Aided translation types are a succint way of encoding certain content transformations in OmniMark. However, with this succintness comes a rigidity to the program, and consequently a proportional loss in expressivity: programs written as aided translation types cannot always be extended to handle new requirements, without polluting the existing (working!) program. For this reason, the use of aided translation types is deprecated, although they are supported for compatibility with earlier versions of OmniMark.
This concept will show you how to transform a program written as an aided translation type into one that uses
process
rules and OmniMark's coroutining capabilities. Although the resulting program will typically be
somewhat longer than the original, the gain in expressivity leads to more flexible and maintainable code. As a
simple running example, we will seek to publish a small text file to HTML. The transformations performed will be
straightforward and not representative of a production program. We will begin with the input
Hello, World! Salut, Monde! Hola, Mundo!and ultimately aim for the output
<!DOCTYPE html> <html> <head><title>TITLE</title></head> <body> <ul> <li>Hello, World!</li> <li>Salut, Monde!</li> <li>Hola, Mundo!</li> </ul> </body> </html>To keep things simple, content of the
<title>
element will be hard-coded.
cross-translate
is used for content processing that is based purely on OmniMark's find
rules. In
a cross-translate
program, OmniMark sends #main-input
to the program's find
rules, and sends
the output of the find
rules to #main-output
.
Written as a cross translation, our program is
cross-translate find-start output "<!DOCTYPE html>%n" || "<html>%n" || " <head><title>TITLE</title></head>%n" || " <body>%n" || " <ul>%n" find-end output " </ul>%n" || " </body>%n" || "</html>%n" find line-start any-text+ => t ("%n" | value-end) output " <li>" || t || "</li>%n"
In a cross-translate
program, find-start
and find-end
rules can be used to handle
processing that should occur before and after pattern matching begins and ends, respectively. Here, we have used
these rules to emit the lead-in portion of our target HTML.

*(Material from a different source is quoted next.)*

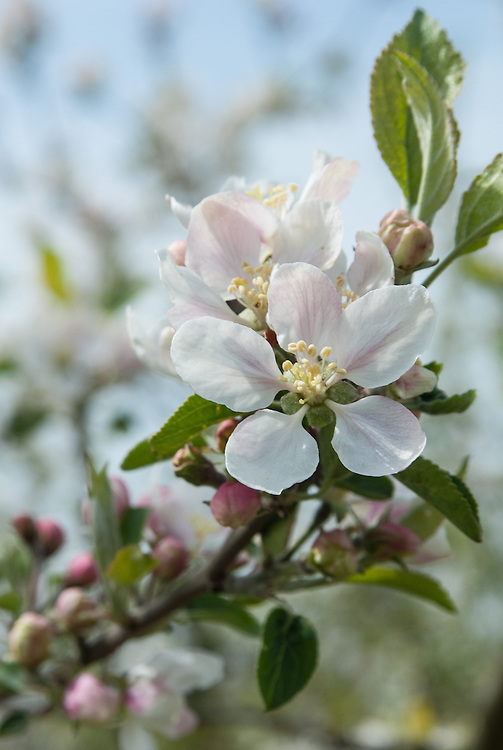 Blossom of Apple 'Laxton's Early Crimson', early May. An English dessert apple raised at the Laxton Brothers Nursery in Bedford and first marketed commercially in 1931.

This program can be converted to a process
program by defining a function to contain the orchestration
that would ordinarily be handled by OmniMark:
define string source function cross-translation (value string source s) as output "<!DOCTYPE html>%n" ; The body of FIND-START rules go here. || "<html>%n" || " <head><title>TITLE</title></head>%n" || " <body>%n" || " <ul>%n" using group "cross translation" submit s output " </ul>%n" ; The body of FIND-END rules go here. || " </body>%n" || "</html>%n" process output cross-translation (#main-input) group "cross translation" find line-start any-text+ => t ("%n" | value-end) output " <li>" || t || "</li>%n"The function
cross-translation ()
is typical of a filter function: it takes input in
one form via a value string source
argument, and outputs the transformed data on its
#current-output
.
In writing our cross translation as a process
program, we have used the flexibility to nestle the
find
rules in to a group named cross translation
, thereby protecting them from other rules that
might appear in the program; this group is made active in the process
rule. Since find-start
and
find-end
rules cannot appear in process
programs, we have also indicated by use of comments where
their content should be added to replicate the functionality they provided.
Although the process
version of our publication utility is slightly longer than the corresponding
cross-translate
version, it is far more flexible. For example, if a new requirement wanted us to manipulate
the output of our publication utility with further processing, we could accommodate this by adding an additional
function to our call chain in the process
rule:
process output further-processing (cross-translation (#main-input))where
further-processing ()
would be defined as a string source function
:
define string source function further-processing (value string source s) as ; ...See Linking chains of streaming filters for additional examples showing how to interconnect chains of coroutines.
up-translate
is used when converting unstructured content to SGML or XML. In an up-translate
program, OmniMark sends #main-input
to the program's find
rules, and sends the output of the
find
rules to both #main-output
and the selected markup parser for validation. By default, the
selected markup parser is the SGML parser; however the XML parser can be invoked by appending the with xml
qualifier to up-translate
. We will use XML here. The find
rules of an up translation program have
access to the current markup context collected by the markup parser from the generated
output. Although we will not use this functionality here, we will ensure that our process
program is
structured so that the markup context is available.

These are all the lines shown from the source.